- **Exercise description**:
Reproduce the material below word for word, from the line containing "What is the linear" up to and including its final line.

- **Material**:
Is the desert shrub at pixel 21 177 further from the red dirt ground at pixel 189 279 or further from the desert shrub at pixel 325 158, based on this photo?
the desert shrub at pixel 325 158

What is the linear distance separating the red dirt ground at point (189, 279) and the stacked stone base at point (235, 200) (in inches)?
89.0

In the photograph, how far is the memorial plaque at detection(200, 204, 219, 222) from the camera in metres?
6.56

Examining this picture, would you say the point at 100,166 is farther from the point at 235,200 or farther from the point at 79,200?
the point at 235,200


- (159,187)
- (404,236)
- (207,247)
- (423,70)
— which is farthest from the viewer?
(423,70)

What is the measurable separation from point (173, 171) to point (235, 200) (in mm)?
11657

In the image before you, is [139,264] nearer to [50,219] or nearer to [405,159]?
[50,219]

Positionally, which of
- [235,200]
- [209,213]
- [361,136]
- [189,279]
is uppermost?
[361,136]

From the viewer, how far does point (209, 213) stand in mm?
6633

- **Correct answer**:
What is the linear distance separating the red dirt ground at point (189, 279) and the stacked stone base at point (235, 200) (in inches)?
89.0

In the photograph, how far is the memorial plaque at detection(200, 204, 219, 222) from the camera in metres?
6.56

Examining this picture, would you say the point at 100,166 is farther from the point at 235,200 or farther from the point at 79,200?
the point at 235,200


- (159,187)
- (404,236)
- (207,247)
- (423,70)
— which is farthest from the viewer?
(423,70)

What is the measurable separation from point (173, 171) to point (235, 200) (in mm)?
11657

In the image before you, is [139,264] nearer to [50,219] or nearer to [405,159]?
[50,219]

Positionally, which of
- [235,200]
- [209,213]
- [361,136]
- [189,279]
is uppermost?
[361,136]

From the viewer, how far does point (209, 213) stand in mm?
6633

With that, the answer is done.